Reproduce each line of the following material exactly, omitting the images.
EXERCISE INPUTS START
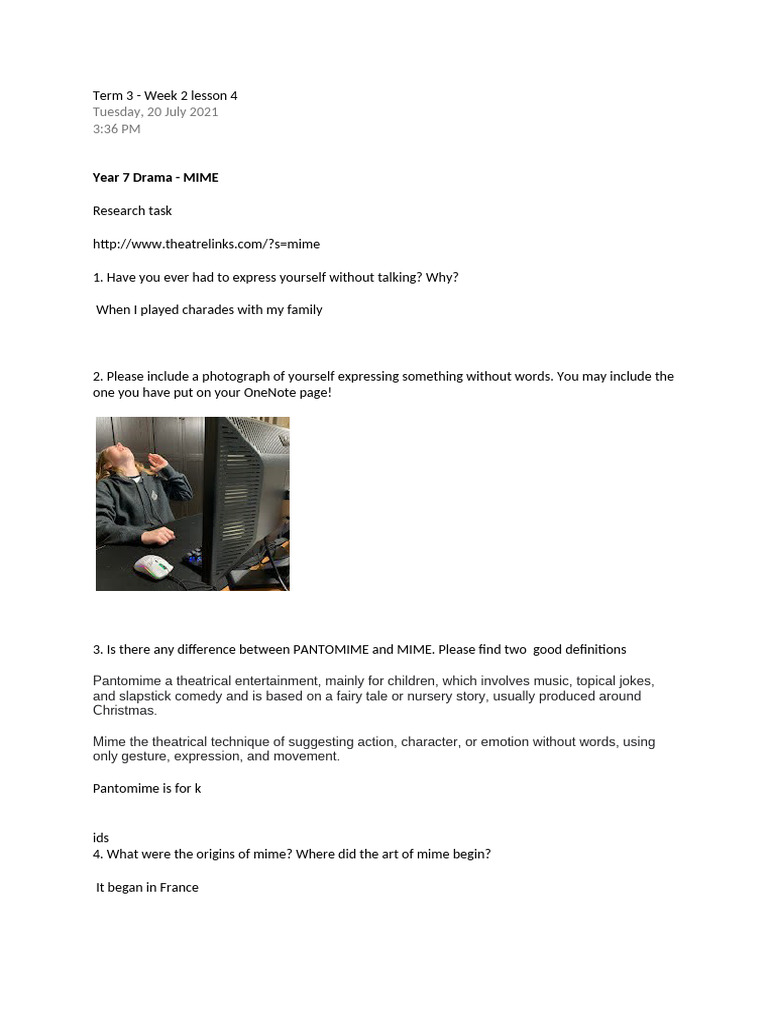 Term 3 - Week 2 lesson 4
Tuesday, 20 July 2021
3:36 PM

Year 7 Drama - MIME

Research task

http://www.theatrelinks.com/?s=mime

1. Have you ever had to express yourself without talking? Why?

When I played charades with my family

2. Please include a photograph of yourself expressing something without words. You may include the one you have put on your OneNote page!

3. Is there any difference between PANTOMIME and MIME. Please find two good definitions

Pantomime a theatrical entertainment, mainly for children, which involves music, topical jokes, and slapstick comedy and is based on a fairy tale or nursery story, usually produced around Christmas.

Mime the theatrical technique of suggesting action, character, or emotion without words, using only gesture, expression, and movement.

Pantomime is for k

ids
4. What were the origins of mime? Where did the art of mime begin?

It began in France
EXERCISE INPUTS END
→ RESPONSE
 Term 3 - Week 2 lesson 4
Tuesday, 20 July 2021
3:36 PM

Year 7 Drama - MIME

Research task

http://www.theatrelinks.com/?s=mime

1. Have you ever had to express yourself without talking? Why?

When I played charades with my family

2. Please include a photograph of yourself expressing something without words. You may include the one you have put on your OneNote page!

3. Is there any difference between PANTOMIME and MIME. Please find two good definitions

Pantomime a theatrical entertainment, mainly for children, which involves music, topical jokes, and slapstick comedy and is based on a fairy tale or nursery story, usually produced around Christmas.

Mime the theatrical technique of suggesting action, character, or emotion without words, using only gesture, expression, and movement.

Pantomime is for k

ids
4. What were the origins of mime? Where did the art of mime begin?

It began in France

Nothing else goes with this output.